Kaul Padma, Newby L Kristin, Fu Yuling, Hasselblad Vic, Mahaffey Kenneth W, Christenson Robert H, Harrington Robert A, Ohman E Magnus, Topol Eric J, Califf Robert M, Van de Werf Frans, Armstrong Paul W
Duke Clinical Research Institute, Duke University, Durham, North Carolina, USA.
J Am Coll Cardiol. 2003 Feb 5;41(3):371-80. doi: 10.1016/s0735-1097(02)02824-3.
Our primary objective was to examine the prognostic relationship between baseline quantitative ST-segment depression (ST) and cardiac troponin T (cTnT) elevation. The secondary objectives were to: 1) examine whether ST provided additional insight into therapeutic efficacy of glycoprotein IIb/IIIa therapy similar to that demonstrated by cTnT; and 2) explore whether the time to evaluation impacted on each marker's relative prognostic utility.

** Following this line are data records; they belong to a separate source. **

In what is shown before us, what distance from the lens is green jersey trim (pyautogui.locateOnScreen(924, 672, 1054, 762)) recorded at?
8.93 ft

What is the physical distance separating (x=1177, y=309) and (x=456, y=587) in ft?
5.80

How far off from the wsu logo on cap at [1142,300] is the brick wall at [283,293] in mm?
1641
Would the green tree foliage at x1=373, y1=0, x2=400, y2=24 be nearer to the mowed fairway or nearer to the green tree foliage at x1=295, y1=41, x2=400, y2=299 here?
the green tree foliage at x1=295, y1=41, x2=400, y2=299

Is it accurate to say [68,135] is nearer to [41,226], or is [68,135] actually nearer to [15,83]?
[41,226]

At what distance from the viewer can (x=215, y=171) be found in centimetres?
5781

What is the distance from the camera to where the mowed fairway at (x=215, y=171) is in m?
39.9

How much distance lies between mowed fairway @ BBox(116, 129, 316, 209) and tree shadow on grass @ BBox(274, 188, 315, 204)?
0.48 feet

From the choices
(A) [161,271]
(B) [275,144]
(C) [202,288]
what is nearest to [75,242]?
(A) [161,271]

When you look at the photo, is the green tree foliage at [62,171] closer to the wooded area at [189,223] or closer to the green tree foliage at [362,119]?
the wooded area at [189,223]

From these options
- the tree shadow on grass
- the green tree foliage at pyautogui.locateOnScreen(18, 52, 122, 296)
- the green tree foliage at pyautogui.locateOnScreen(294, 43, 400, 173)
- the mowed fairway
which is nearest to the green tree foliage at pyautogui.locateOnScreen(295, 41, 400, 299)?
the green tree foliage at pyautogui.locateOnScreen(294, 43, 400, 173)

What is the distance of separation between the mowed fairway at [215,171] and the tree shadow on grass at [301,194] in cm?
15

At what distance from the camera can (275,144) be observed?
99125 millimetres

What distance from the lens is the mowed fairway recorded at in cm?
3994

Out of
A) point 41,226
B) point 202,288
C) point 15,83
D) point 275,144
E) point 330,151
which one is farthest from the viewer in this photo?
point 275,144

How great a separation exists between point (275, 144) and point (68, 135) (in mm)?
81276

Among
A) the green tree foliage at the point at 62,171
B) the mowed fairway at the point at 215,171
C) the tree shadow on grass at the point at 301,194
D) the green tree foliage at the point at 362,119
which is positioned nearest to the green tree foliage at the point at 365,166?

The relationship between the baseline electrocardiogram (ECG) and cTnT measurements in risk-stratifying patients presenting with acute coronary syndromes (ACS) has not been evaluated comprehensively.
The study population consisted of 959 patients enrolled in the cTnT substudy of the Platelet IIb/IIIa Antagonism for the Reduction of Acute coronary syndrome events in a Global Organization Network (PARAGON)-B trial. Patients were classified as having no ST (n = 387), 1 mm ST (n = 433), and ST > or =2 mm (n = 139). Forty-percent (n = 381) were classified as cTnT-positive based on a definition of > or =0.1 ng/ml.
Six-month death/(re)myocardial infarction rates were 8.4% among cTnT-negative patients with no ST and 26.8% among cTnT-positive patients with ST > or =2 mm. On ECGs done after 6 h of symptom onset, ST > or =2 mm was associated with higher risk compared to its presence on ECGs done earlier (odds ratio [OR] 7.3 vs. 2.1). In contrast, the presence of elevated cTnT within 6 h of symptom was associated with a higher risk of adverse events compared with elevations after 6 h (OR 2.4 vs. 1.5).
Quantitative ST and cTnT status are complementary in assessing risk among ACS patients and both should be employed to determine prognosis and assist in medical decision making.
我们的主要目的是研究基线定量ST段压低(ST)与心肌肌钙蛋白T(cTnT)升高之间的预后关系。次要目的是:1)研究ST是否能像cTnT那样为糖蛋白IIb/IIIa疗法的治疗效果提供额外的见解;2)探讨评估时间是否会影响每个标志物的相对预后效用。
在对急性冠状动脉综合征(ACS)患者进行风险分层时,基线心电图(ECG)与cTnT测量值之间的关系尚未得到全面评估。
研究人群包括959名参与全球组织网络血小板IIb/IIIa拮抗剂减少急性冠状动脉综合征事件(PARAGON)-B试验cTnT子研究的患者。患者被分为无ST段压低(n = 387)、ST段压低1 mm(n = 433)和ST段压低≥2 mm(n = 139)。根据≥0.1 ng/ml的定义,40%(n = 381)被分类为cTnT阳性。
在无ST段压低的cTnT阴性患者中,6个月死亡/(再)心肌梗死发生率为8.4%,在ST段压低≥2 mm的cTnT阳性患者中为26.8%。在症状发作6小时后进行的心电图检查中,与早期心电图相比,ST段压低≥2 mm与更高风险相关(优势比[OR] 7.3对2.1)。相比之下,症状出现6小时内cTnT升高与6小时后升高相比,不良事件风险更高(OR 2.4对1.5)。
定量ST段压低和cTnT状态在评估ACS患者风险方面具有互补性,两者都应用于确定预后并协助医疗决策。